One of the most significant features of the city is its Spanish colonial-style plan. The narrow roads and small blocks still reflect the original city layout. Set among this grid are 30 some buildings of colonial origin, and more that are reconstructions. The portion of the district located to the southwest of the Castillo de San Marcos contains the highest concentration of these buildings. Residences built along the street line have overhanging balconies, ornamental railings and decorative rejas (window bars). The Spanish colonial flavor is strongest in this part of the city—particularly between King Street and Bridge Street, the area that was once the original settlement with the largest concentrations of colonial buildings on St. George, Aviles, and St. Francis Streets and others scattered throughout the area. The Llambias House, a National Historic Landmark featured separately in this itinerary, is located at 31 St. Francis Street.
The St. Augustine plaza in the center of town also dates from the early Spanish colonial period. Today, religious, commercial and governmental buildings from various periods surround the plaza, including the Cathedral of St. Augustine, the vernacular public marketplace (1824), and the Gothic Revival Trinity Episcopal Church (1825). Within the interior of the plaza is the Spanish Constitution Obelisk (1814).

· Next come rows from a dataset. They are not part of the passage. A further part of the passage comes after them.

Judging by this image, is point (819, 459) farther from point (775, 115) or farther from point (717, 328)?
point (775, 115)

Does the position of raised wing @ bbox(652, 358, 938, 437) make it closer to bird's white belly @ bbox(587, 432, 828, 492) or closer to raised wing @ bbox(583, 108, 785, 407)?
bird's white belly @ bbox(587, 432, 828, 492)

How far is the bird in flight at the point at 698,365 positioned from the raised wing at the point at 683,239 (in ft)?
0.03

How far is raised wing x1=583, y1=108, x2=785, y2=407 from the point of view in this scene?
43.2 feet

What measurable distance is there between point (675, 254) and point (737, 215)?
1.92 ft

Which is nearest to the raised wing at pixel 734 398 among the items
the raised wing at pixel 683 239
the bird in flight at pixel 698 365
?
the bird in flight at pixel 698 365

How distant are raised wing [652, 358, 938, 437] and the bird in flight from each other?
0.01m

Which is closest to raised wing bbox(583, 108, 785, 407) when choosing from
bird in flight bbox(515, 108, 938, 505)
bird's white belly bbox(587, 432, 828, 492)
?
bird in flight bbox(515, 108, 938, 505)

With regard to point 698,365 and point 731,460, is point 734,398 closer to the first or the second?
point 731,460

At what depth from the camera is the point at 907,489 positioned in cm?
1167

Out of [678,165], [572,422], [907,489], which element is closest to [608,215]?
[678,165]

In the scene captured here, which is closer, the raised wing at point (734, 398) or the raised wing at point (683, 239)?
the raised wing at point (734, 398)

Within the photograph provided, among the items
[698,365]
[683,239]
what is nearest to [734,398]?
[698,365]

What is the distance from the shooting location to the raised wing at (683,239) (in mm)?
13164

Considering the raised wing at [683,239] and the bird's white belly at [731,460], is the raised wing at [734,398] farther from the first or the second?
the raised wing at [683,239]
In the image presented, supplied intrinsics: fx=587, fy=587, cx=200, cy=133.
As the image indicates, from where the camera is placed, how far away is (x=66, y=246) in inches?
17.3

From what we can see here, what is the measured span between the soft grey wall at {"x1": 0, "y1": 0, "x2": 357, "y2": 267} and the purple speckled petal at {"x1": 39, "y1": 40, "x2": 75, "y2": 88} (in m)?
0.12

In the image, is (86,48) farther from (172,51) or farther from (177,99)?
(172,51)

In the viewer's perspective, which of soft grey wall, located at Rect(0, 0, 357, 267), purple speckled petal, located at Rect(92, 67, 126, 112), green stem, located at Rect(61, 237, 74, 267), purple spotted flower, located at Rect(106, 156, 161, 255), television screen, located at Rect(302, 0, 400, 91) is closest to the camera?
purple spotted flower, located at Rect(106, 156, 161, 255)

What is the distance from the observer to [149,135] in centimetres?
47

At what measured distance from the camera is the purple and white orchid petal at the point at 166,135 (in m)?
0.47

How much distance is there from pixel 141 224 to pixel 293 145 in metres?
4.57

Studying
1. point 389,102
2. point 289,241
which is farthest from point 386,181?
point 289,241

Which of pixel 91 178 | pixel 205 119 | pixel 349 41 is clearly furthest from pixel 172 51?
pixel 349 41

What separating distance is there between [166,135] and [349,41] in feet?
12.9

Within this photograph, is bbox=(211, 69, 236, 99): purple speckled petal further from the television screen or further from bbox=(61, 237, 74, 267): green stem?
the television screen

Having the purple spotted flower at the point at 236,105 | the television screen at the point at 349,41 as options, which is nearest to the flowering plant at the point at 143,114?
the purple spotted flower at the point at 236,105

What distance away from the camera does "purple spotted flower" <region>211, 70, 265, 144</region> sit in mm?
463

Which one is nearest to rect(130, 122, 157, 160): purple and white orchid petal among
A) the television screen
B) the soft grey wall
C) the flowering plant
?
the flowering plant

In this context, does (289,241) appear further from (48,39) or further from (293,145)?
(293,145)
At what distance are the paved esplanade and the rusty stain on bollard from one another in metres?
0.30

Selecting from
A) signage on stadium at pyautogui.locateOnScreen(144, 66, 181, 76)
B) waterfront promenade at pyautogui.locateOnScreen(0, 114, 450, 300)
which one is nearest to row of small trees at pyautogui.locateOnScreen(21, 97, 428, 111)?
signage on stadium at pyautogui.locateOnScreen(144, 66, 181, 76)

Located north of the central plaza along Matanzas Bay is the oldest and most imposing structure in the district, the Castillo de San Marcos. Originally constructed between 1672 and 1695, this impressive fortification has had many improvements and repairs since then. The symmetrical, four-bastioned fortification built around a square courtyard is made of native coquina stone. This National Monument is now a national park, a living history museum offering a range of guided tours, events and educational activities for all ages. A schedule of events for the Castillo can be viewed here.
Interpreted exhibits and events are also available at the St. Augustine Historical Society Oldest House Museum Complex, which includes Florida’s oldest standing Spanish colonial residence, the González-Alvarez House, a National Historic Landmark at 14 St. Francis Street. Beyond the Spanish colonial period, the district contains significant architecture from different periods.
Archeological investigations have helped define the limits of the Spanish colonial city. They also are addressing important questions such as how the townspeople lived and adapted to change during the colonial period and how the town and its plan evolved into this major urban center in the Spanish New World.